Vers « l’externalisation de l’asile »

Claudie Lesselier milite au sein du Réseau pour l’autonomie des femmes immigrées et réfugiées (RAJFIRE). Elle nous donne quelques précisions sur le droit d’asile et son sentiment sur l’attitude des États européens.

La reconnaissance du droit d’asile pour les femmes et pour les personnes homosexuelles est très récente ; pourquoi ?
Claudie Lesselier: C’est plus exactement la reconnaissance des femmes comme un groupe social au sens de la convention de Genève qui est récente. Au terme d’une série de décisions de la Commission de Recours des Réfugiés, des personnes ont été reconnues persécutées au motif de leur transsexualité, de leur homosexualité puis enfin de leur genre. C’est en 2001 qu’est accordé pour la première fois l’asile à un couple malien ayant refusé de soumettre sa fille à la pratique de l’excision. Par ailleurs, une autre question essentielle dans la reconnaissance du droit d’asile est celle de l’auteur des persécutions. En France, on avait tendance à l’accorder que dans les cas où les persécutions étaient le fait de l’état. Or, dans les cas des violences exercées à l’encontre des femmes ou des homosexuels, il s’agit souvent du fait de la communauté. En réalité, la Convention de Genève dit que pour obtenir le statut de réfugié, on doit ne pas être en mesure de se réclamer de la protection de son État.

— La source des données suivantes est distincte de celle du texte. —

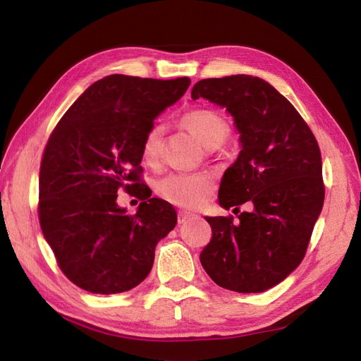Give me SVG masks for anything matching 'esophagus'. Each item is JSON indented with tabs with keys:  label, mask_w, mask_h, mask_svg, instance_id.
Returning <instances> with one entry per match:
<instances>
[{
	"label": "esophagus",
	"mask_w": 361,
	"mask_h": 361,
	"mask_svg": "<svg viewBox=\"0 0 361 361\" xmlns=\"http://www.w3.org/2000/svg\"><path fill=\"white\" fill-rule=\"evenodd\" d=\"M190 217H192V214H189L186 211H178V225L186 224Z\"/></svg>",
	"instance_id": "1"
}]
</instances>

Le problème du traitement des femmes et des homosexuels pose la question du relativisme culturel…
Oui, cette question est au cœur du débat politique et intellectuel sur l’asile. Le relativisme culturel est très souvent présent de manière implicite dans l’évaluation des demandes d’asile ; cela peut conduire à sous-estimer les contraintes qui pèsent sur les demandeurs, les difficultés qu’ils connaissent pour échapper à l’oppression. En ce qui concerne l’homosexualité, la difficulté est d’évaluer la situation des demandeurs dans leur pays : on regarde pour cela le niveau de répression à leur égard, si l’homosexualité est sanctionnée dans le code pénal… L’OFPRA examine chaque affaire au cas par cas.

L’OFPRA est-elle une institution indépendante ?
L’OFPRA est sous la tutelle du ministère des Affaires étrangères et depuis peu sous celle du ministère de l’immigration. Ses dirigeants sont des hauts fonctionnaires liés au pouvoir politique. Ils ont assimilé l’idée que la majorité des demandeurs d’asile seraient des faux demandeurs d’asile. Cette thématique des faux réfugiés est arrivée dans les années 80, alors que le nombre de demandes augmentait.

Existe-t-il une politique européenne du droit d’asile ?
Une disposition européenne indique que dans l’espace Schengen, l’asile doit être demandé dans le premier pays que le réfugié traverse. C’est donc en général en Pologne, en Grèce ou en Italie que sont faites les demandes. On assiste à une véritable politique d’externalisation de l’asile, à la création d’un bouclier, qu’on est entrain d’étendre à l’Afrique du Nord en signant des accords avec le Maroc et la Tunisie notamment. Le traitement des demandes par l’OFPRA arrive vraiment en fin de chaine. C’est là que se situent les plus importantes difficultés.